Sweet Poison.

Oh God, this is hard. I blink against the burn behind my eyes, biting down on my lip to stop it from trembling. “Yeah, we’ll see.”

Cade gives me one last kiss, a half-smile that’s all tension and no warmth, and then he bounds upstairs. I’m still rooted to the same spot when he returns with his backpack and gets on a bike.

I turn away, as the engine roars to life, unable to watch him go. Unwilling to let him see the tears gathering in my eyes. And then he’s gone in a cloud of dust.

You couldn’t control him if he had a leash.I remember what Cade told me about Saint. How apt. You can’t make a man like that stay by begging. Nor can you own him.

He has to want you enough to stay. Enough to willingly submit.

I notice the faces at the windows, including Diamond’s. Maria. Phoenix. Thankfully, no one comes to offer platitudes when I step back into the clubhouse. They give me my much-needed space.

I barely make it up the stairs before the hot tears fall.

I knew this would happen. From the moment I saw that macabre kill list, I knew I could never compete with twenty-two years of vengeance.

But knowing doesn’t make it hurt any less.

46

Cade

Hugo Antonov dies tonight.

It’s been a week since I arrived in Moscow. The first three days were a much-needed break to re-screw my head on, and the last four were spent creating my access to Antonov.

Stalking, as Luna calls it.

I push thoughts of her away, as I have been doing in the last week, and focus on the screen in front of me. It’s the security camera feed from the Bolshoi Theatre kitchen, where I posed as the replacement chef last night.
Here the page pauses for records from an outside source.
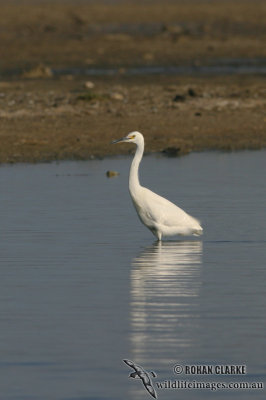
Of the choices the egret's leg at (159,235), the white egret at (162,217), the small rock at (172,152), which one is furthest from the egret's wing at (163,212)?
the small rock at (172,152)

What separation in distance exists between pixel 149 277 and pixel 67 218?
330 centimetres

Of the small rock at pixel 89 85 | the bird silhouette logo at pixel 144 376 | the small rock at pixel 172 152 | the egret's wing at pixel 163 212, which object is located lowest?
the small rock at pixel 89 85

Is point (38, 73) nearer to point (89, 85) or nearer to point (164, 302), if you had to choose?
point (89, 85)

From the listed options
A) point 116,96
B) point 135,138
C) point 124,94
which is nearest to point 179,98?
point 116,96

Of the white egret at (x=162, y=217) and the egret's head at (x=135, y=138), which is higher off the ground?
the egret's head at (x=135, y=138)

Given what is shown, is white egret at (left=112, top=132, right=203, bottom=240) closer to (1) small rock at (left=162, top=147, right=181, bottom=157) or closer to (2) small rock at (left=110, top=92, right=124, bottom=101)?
(1) small rock at (left=162, top=147, right=181, bottom=157)

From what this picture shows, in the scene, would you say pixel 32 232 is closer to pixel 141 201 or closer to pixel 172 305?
pixel 141 201

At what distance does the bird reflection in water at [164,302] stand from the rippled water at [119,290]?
1 cm

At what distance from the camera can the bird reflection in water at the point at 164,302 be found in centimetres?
809

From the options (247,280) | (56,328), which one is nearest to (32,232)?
(247,280)

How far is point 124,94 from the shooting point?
25.9 m

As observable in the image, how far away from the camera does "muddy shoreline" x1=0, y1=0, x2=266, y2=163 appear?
2069cm

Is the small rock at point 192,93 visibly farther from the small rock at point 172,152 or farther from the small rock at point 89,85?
the small rock at point 172,152

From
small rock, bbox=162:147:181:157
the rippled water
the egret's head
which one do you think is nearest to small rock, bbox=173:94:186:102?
small rock, bbox=162:147:181:157
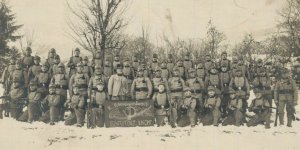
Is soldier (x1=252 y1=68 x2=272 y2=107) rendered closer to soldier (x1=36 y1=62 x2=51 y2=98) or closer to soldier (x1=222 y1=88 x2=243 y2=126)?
soldier (x1=222 y1=88 x2=243 y2=126)

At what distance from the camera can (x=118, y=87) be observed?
1414 centimetres

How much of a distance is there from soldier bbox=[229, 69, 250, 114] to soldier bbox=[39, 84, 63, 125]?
18.0ft

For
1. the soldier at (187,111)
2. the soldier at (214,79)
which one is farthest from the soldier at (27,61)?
the soldier at (214,79)

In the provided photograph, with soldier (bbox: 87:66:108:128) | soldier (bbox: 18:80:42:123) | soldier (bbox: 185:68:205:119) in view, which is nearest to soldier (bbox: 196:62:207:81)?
soldier (bbox: 185:68:205:119)

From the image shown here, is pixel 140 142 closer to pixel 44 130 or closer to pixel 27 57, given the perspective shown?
pixel 44 130

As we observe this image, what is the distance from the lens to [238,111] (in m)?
13.5

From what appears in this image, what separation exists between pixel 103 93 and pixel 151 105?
1.56m

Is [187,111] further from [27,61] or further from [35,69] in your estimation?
[27,61]

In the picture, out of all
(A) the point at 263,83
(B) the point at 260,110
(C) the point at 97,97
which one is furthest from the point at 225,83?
(C) the point at 97,97

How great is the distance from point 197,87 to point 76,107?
381 cm

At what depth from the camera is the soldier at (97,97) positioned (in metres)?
13.5

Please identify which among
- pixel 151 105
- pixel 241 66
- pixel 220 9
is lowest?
pixel 151 105

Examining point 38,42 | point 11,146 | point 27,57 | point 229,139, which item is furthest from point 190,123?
point 38,42

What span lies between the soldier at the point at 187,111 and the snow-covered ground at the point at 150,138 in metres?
0.37
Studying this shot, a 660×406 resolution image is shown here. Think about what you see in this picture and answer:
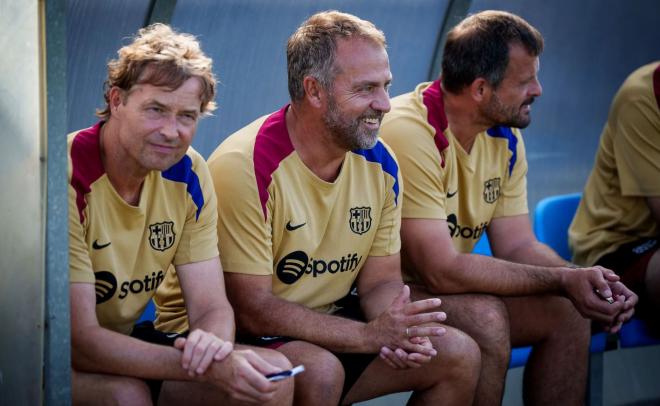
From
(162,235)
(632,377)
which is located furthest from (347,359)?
(632,377)

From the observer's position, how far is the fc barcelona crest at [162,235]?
330cm

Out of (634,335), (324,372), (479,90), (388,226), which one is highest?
(479,90)

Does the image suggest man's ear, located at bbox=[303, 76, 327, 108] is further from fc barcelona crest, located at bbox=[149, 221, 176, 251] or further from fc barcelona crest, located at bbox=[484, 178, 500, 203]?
fc barcelona crest, located at bbox=[484, 178, 500, 203]

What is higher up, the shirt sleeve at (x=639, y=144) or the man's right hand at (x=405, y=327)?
the shirt sleeve at (x=639, y=144)

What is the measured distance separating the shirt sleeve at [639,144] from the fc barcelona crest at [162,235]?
7.26ft

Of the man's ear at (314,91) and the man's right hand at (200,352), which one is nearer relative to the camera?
the man's right hand at (200,352)

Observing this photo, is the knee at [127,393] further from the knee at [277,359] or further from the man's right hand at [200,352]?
the knee at [277,359]

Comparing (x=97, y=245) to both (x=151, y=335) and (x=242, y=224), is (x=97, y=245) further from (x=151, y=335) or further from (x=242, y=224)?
(x=242, y=224)

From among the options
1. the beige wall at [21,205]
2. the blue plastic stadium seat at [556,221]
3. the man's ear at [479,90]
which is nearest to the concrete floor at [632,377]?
the blue plastic stadium seat at [556,221]

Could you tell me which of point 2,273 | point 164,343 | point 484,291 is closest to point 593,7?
point 484,291

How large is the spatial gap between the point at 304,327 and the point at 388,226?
22.5 inches

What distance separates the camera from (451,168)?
4.18 m

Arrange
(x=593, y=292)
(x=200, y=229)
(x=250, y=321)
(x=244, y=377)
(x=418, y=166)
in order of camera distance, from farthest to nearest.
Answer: (x=418, y=166) < (x=593, y=292) < (x=250, y=321) < (x=200, y=229) < (x=244, y=377)

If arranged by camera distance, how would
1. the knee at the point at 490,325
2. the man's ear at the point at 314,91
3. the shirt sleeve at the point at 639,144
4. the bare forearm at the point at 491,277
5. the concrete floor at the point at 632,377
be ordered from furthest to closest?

The silent feed shows me gesturing confidently as I direct the staff. Their nods and quick responses tell me my Russian still passes muster. Last night was a test run, a chance to familiarize myself with the layout and the people.

Tonight is the real deal—a high-profile charity event where Hugo Antonov will be in attendance.

I study my movements on the feed, analyzing the best angles to avoid detection. My hand moves to my neck, absently searching for the grounding weight of my rosary.

It’s not there, of course. I left it behind, wrapped around Luna’s wrist.

The absence of my rosary has forced me to make changes to the plan.

No slipping into Antonov’s hotel room for an intimate kill. It’ll have to be out in the open now, right there in the charity dinner. I pick up the vial from the coffee table, rolling it between my fingers. The clear liquid is especially tailored to Antonov.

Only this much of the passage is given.